The estate of Henrietta Lacks is filing a lawsuit against a biotech company that, they claim, is using stolen HeLa cells without the permission of the estate.

According to HuffPost, the Lacks estate is claiming that Thermo Fisher Scientific Inc., of Waltham, MA, is profiting commercially off of the HeLa cells, and they’ve done so well after the origin of the cells became well-known.

“It is outrageous that this company would think that they have intellectual rights property to their grandmother’s cells,” said Benjamin Crump, one of the attorneys for the Henrietta Lacks estate, at a press conference on Oct. 4. “Why is it they have intellectual rights to her cells and can benefit billions of dollars when her family, her flesh and blood, her Black children, get nothing?”

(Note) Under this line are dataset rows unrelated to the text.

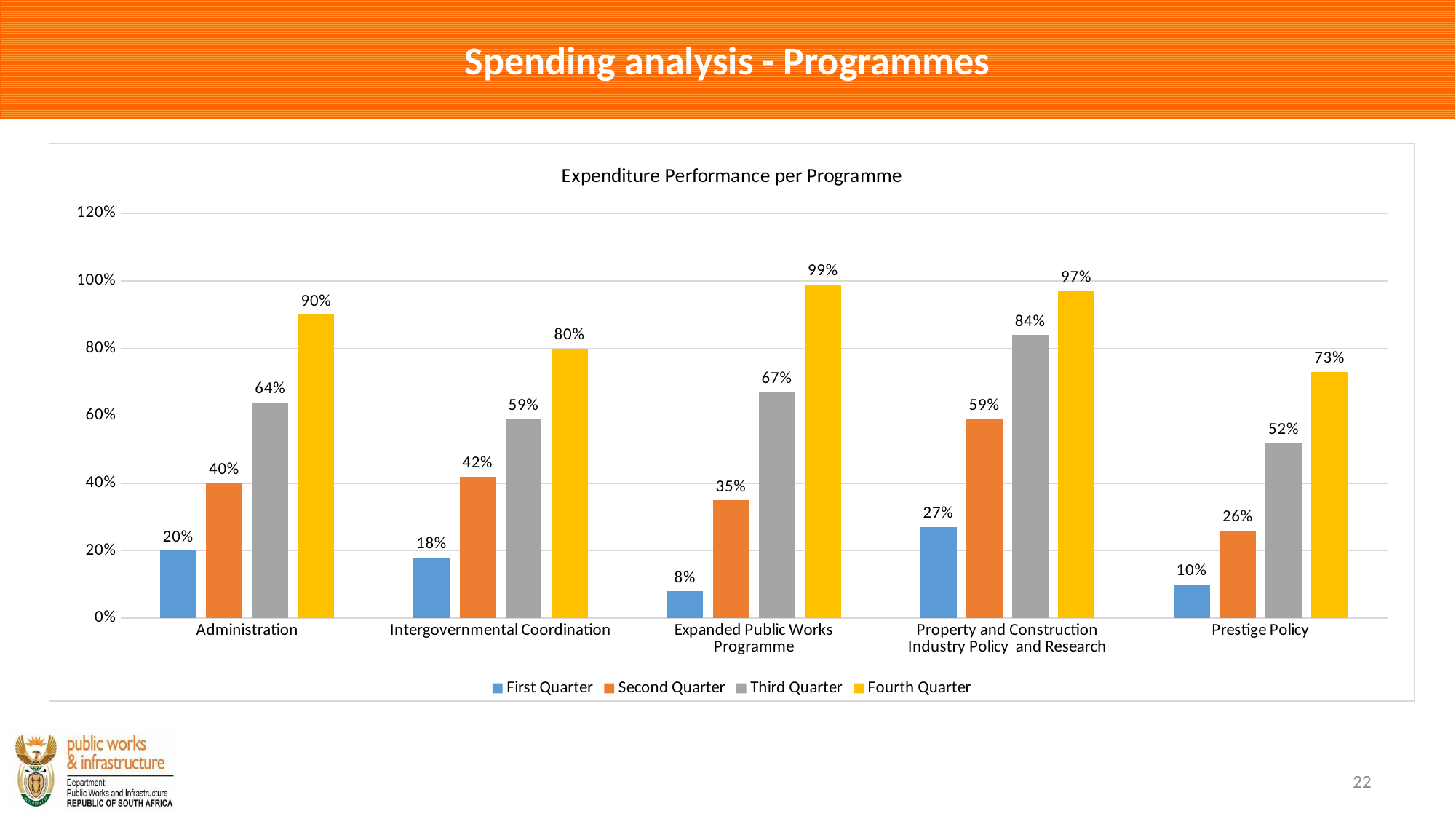
What is the title of the chart? Expenditure Performance per Programme What is the Fourth Quarter value for Administration? 90% Which is larger: the Second Quarter value for Intergovernmental Coordination or the Second Quarter value for Prestige Policy? Intergovernmental Coordination How many programmes are shown on the x axis? 5 What is the Third Quarter value for Property and Construction Industry Policy and Research? 84% What is the First Quarter value for Expanded Public Works Programme? 8% What kind of chart is shown? Bar chart Which programme has the highest Fourth Quarter value? Expanded Public Works Programme What is the difference between the Fourth Quarter and Third Quarter values for Prestige Policy? 21% How many series does the legend list? 4 Is the Third Quarter value for Expanded Public Works Programme greater or less than 60%? greater Which programme has the lowest First Quarter value? Expanded Public Works Programme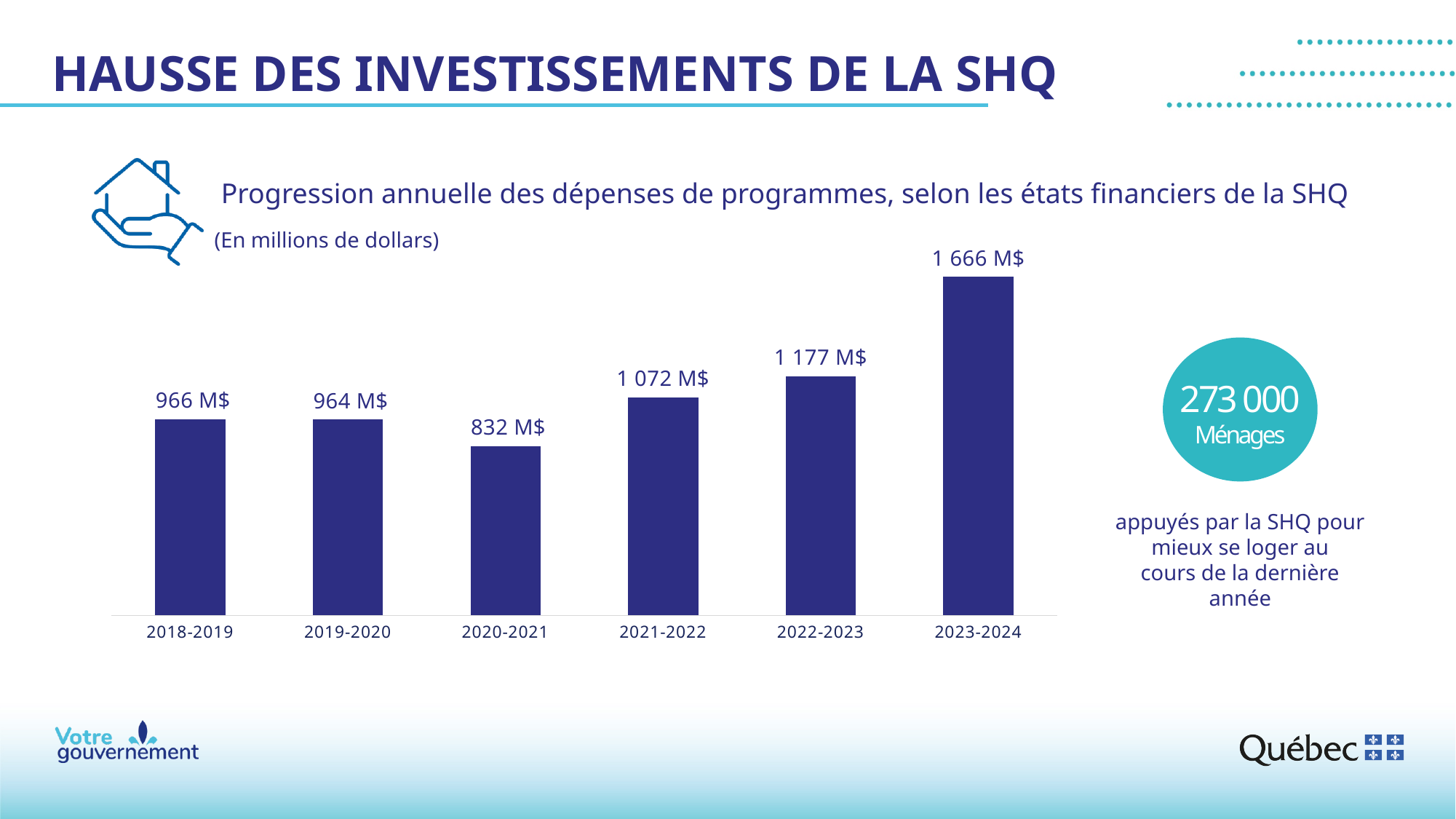
What is the difference between the values for 2018-2019 and 2020-2021? 134 M$ What kind of chart is shown? Bar chart What is the value for 2020-2021? 832 M$ Which is larger, the value for 2021-2022 or the value for 2022-2023? 2022-2023 What is the difference between the values for 2023-2024 and 2022-2023? 489 M$ What is the value for 2021-2022? 1 072 M$ Which year has the highest value? 2023-2024 What is the value for 2018-2019? 966 M$ What is the value for 2023-2024? 1 666 M$ Which year has the lowest value? 2020-2021 In what unit are the chart values expressed? En millions de dollars How many years are shown on the chart? 6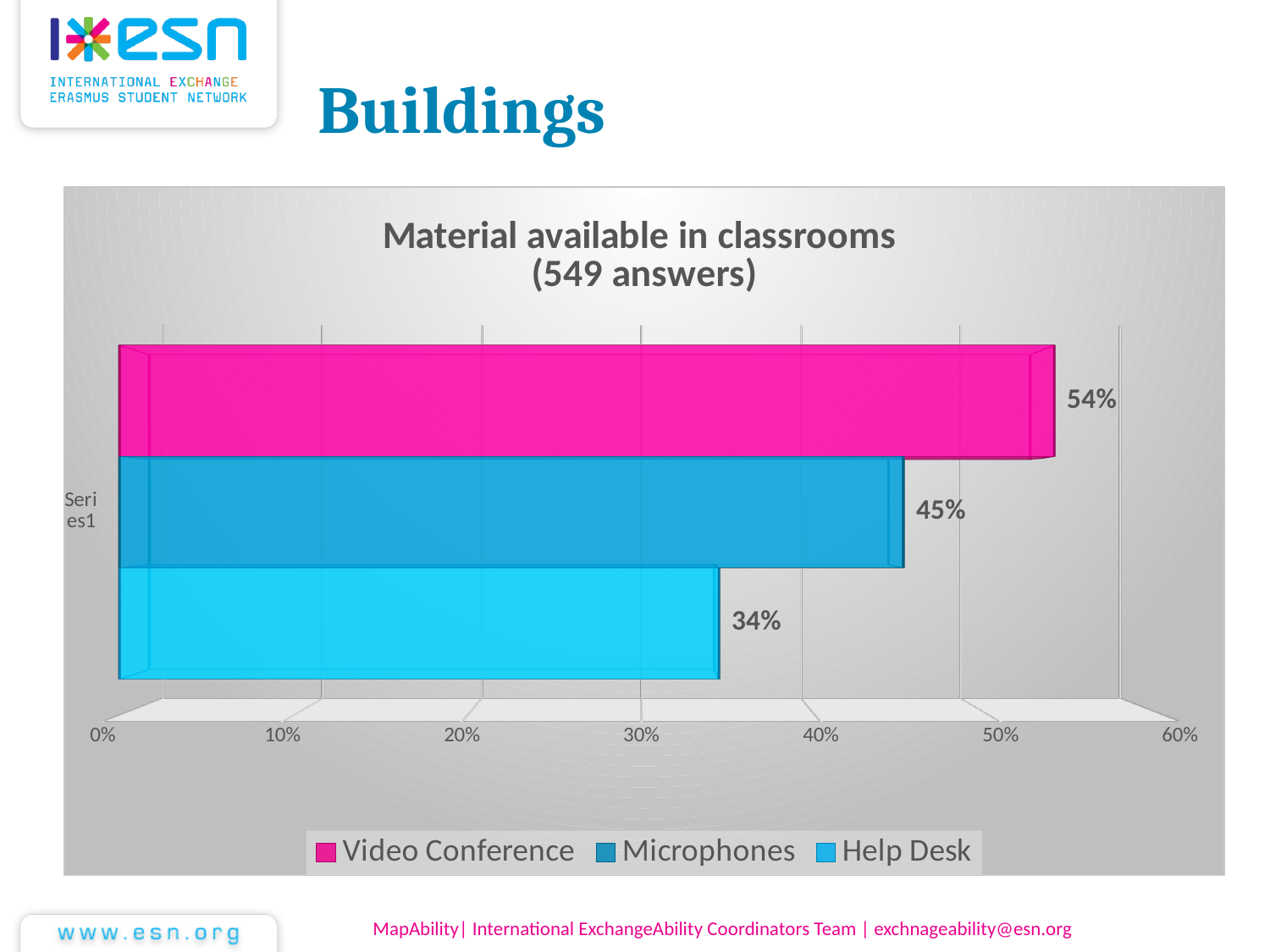
Which series has the highest value? Video Conference What is the value for Video Conference? 54% Is the value for Video Conference greater or less than 50%? greater Which series has the lowest value? Help Desk Which is larger, the value for Microphones or the value for Help Desk? Microphones How many series does the legend list? 3 What is the difference between the Microphones and Help Desk values? 11% What is the title of the chart? Material available in classrooms (549 answers) What is the difference between the Video Conference and Help Desk values? 20% What is the value for Help Desk? 34% What is the value for Microphones? 45% What kind of chart is shown on the slide? bar chart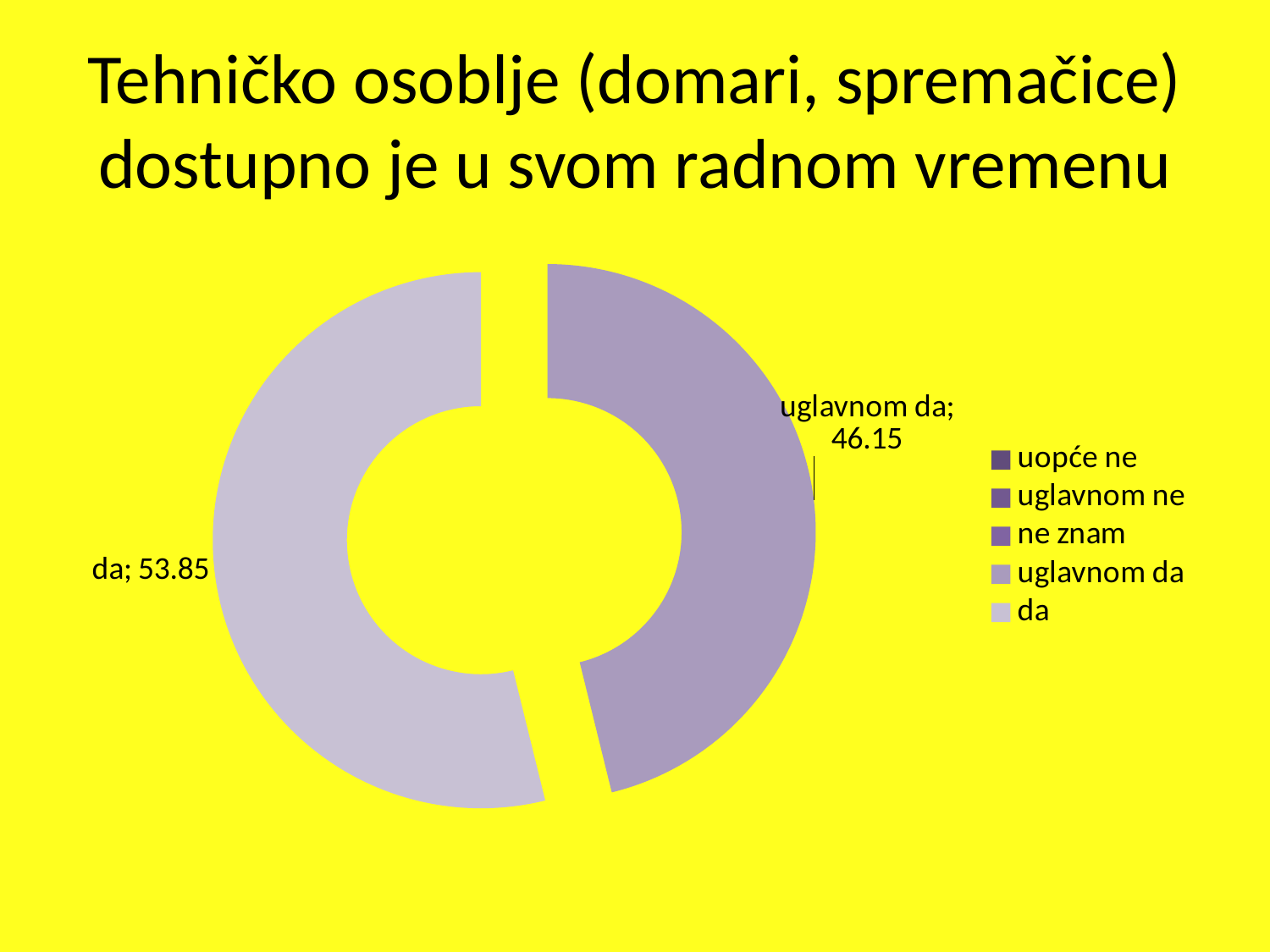
Which is larger, the value for "da" or the value for "uglavnom da"? da What is the title of the slide? Tehničko osoblje (domari, spremačice) dostupno je u svom radnom vremenu What is the difference between the values for "da" and "uglavnom da"? 7.70 How many entries does the legend list? 5 What is the value shown for the "da" slice? 53.85 Which category has the largest slice in the chart? da Which of the two labelled slices has the smaller value? uglavnom da What is the value shown for the "uglavnom da" slice? 46.15 Which legend entries have no visible slice in the chart? uopće ne, uglavnom ne, ne znam What is the total of the two labelled slice values? 100.00 What kind of chart is shown on the slide? Doughnut (pie) chart How many slices with data labels are shown in the chart? 2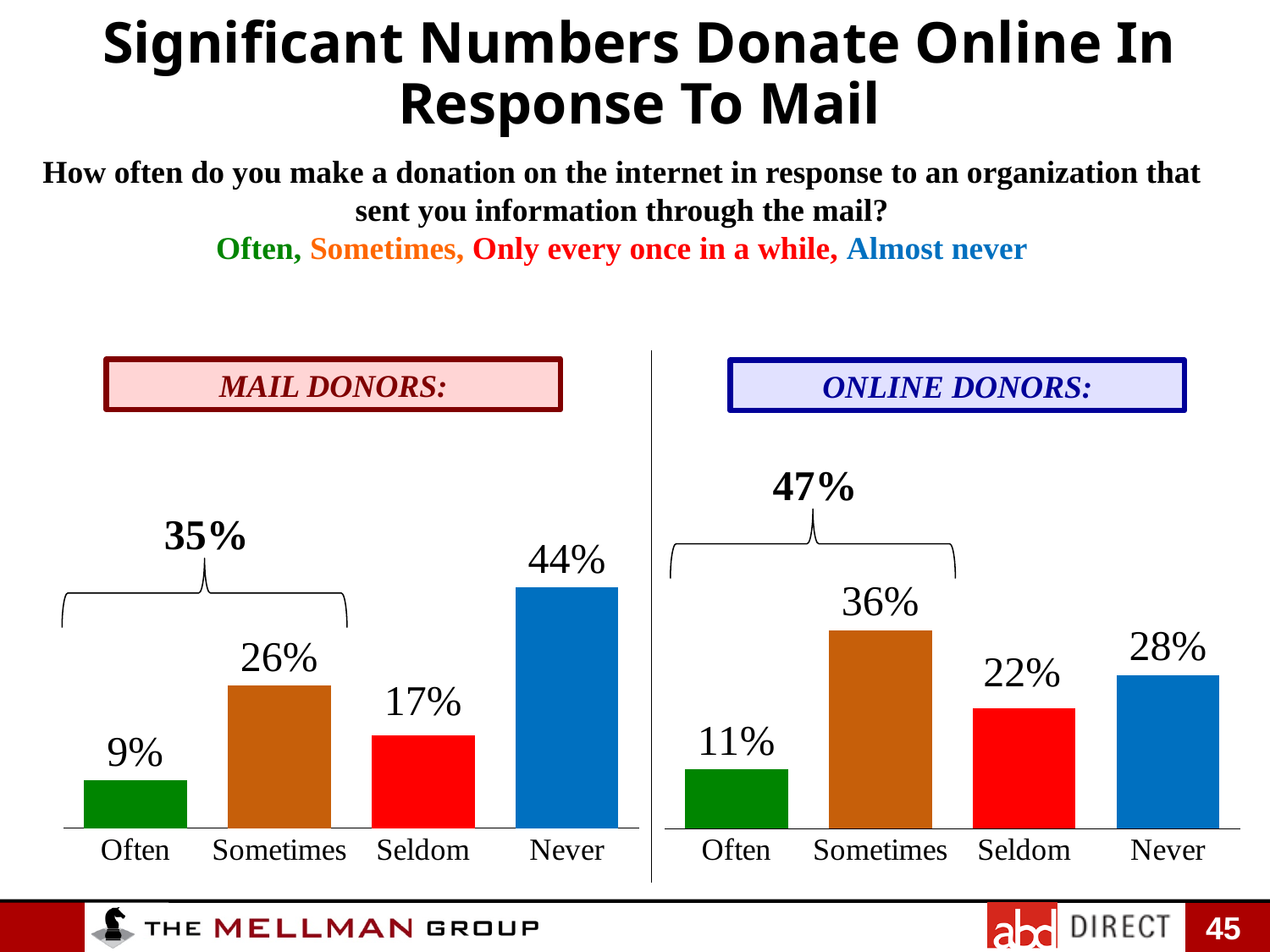
What type of chart is the Mail Donors chart? Bar chart In the Mail Donors chart, which category has the highest value? Never How many categories are shown in the Online Donors chart? 4 In the Online Donors chart, which category has the lowest value? Often Which is larger: Seldom in the Mail Donors chart or Seldom in the Online Donors chart? Online Donors What combined percentage is shown by the bracket over Often and Sometimes in the Online Donors chart? 47% In the Mail Donors chart, what percentage is shown for Never? 44% In the Online Donors chart, what is the difference between Sometimes and Never? 8% In the Mail Donors chart, what is the difference between Never and Sometimes? 18% In the Mail Donors chart, what percentage is shown for Often? 9% In the Online Donors chart, what percentage is shown for Seldom? 22% In the Online Donors chart, what percentage is shown for Sometimes? 36%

Lacks was first brought to the attention of the world thanks to the book, “The Immortal Life of Henrietta Lacks,” which was subsequently made into a movie starring Oprah Winfrey and Rose Byrne. According to the book, Lacks — who died in 1951 of cervical cancer — has her cells harvested without her (or her family’s) knowledge or consent. Though the cells were harvested long before modern medical consent laws were passed, they’ve been reproduced infinitely ever since. And to this day, society benefits from the advances developed from the so-called “HeLa” line of cells — everything from the polio vaccine to genetic mapping and even COVID-19 vaccines have been developed thanks to HeLa cells.

Yet, the estate of Henrietta Lacks has not received one penny for their ancestor’s contributions — and this is a wrong that Crump, and the team of attorneys representing the Lacks estate, hope to correct immediately.

“The exploitation of Henrietta Lacks represents the unfortunately common struggle experienced by Black people throughout history,” the suit says, according to HuffPost. “Indeed, Black suffering has fueled innumerable medical progress and profit, without just compensation or recognition. Various studies, both documented and undocumented, have thrived off the dehumanization of Black people.”